- **Texto fuente**
▬▬▬
Parece ser que Klaus escribió Mefisto por encargo, cuando andaba sin blanca, pulido su capital en la morfina que le permitía sobornar al dolor. Y, pese a eso, logró retratar, a través de esta sátira, toda la decadencia moral que allanó el camino a la ascensión del nazismo. Fue la actitud cínica de Hendrick, el protagonista de esta historia, y de tantos como él, la que legitimó y fortaleció el clima de impunidad en el que se desató la barbarie. 

“No quiero saber nada de esto – dijo con hastío – Y no puedo hacer nada, ¿entiendes? Cierro los ojos, no veo lo que tú haces. De ninguna manera puedo estar al corriente", explica Hendrick frente a un amigo perseguido. Mirar hacia otro lado, esconder la cabeza, actuar como si nada ocurriera mientras el suelo tiembla. Salir cada día al escenario de la vida ordinaria portando una máscara sonriente que dé a entender que todo va bien. Una actitud vital que siempre asqueó a Klaus, allá donde el desconsuelo, la hipersensibilidad y la adicción lo llevaron. Murió por sobredosis en un hotel de Cannes, en 1949, cuando el fuego de la guerra se había extinguido pero el porvenir deparaba aún tantas decepciones.
▬▬▬
- **Extracto de datos**

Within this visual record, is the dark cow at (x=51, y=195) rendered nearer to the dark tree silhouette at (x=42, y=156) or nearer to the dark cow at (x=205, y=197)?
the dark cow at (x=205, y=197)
▬▬▬
- **Detalles del ejercicio**
Enumera lo que, según el texto fuente sobre Mefisto, llevó a Klaus a los lugares donde estuvo.

- **Respuesta final**
El desconsuelo, la hipersensibilidad y la adicción.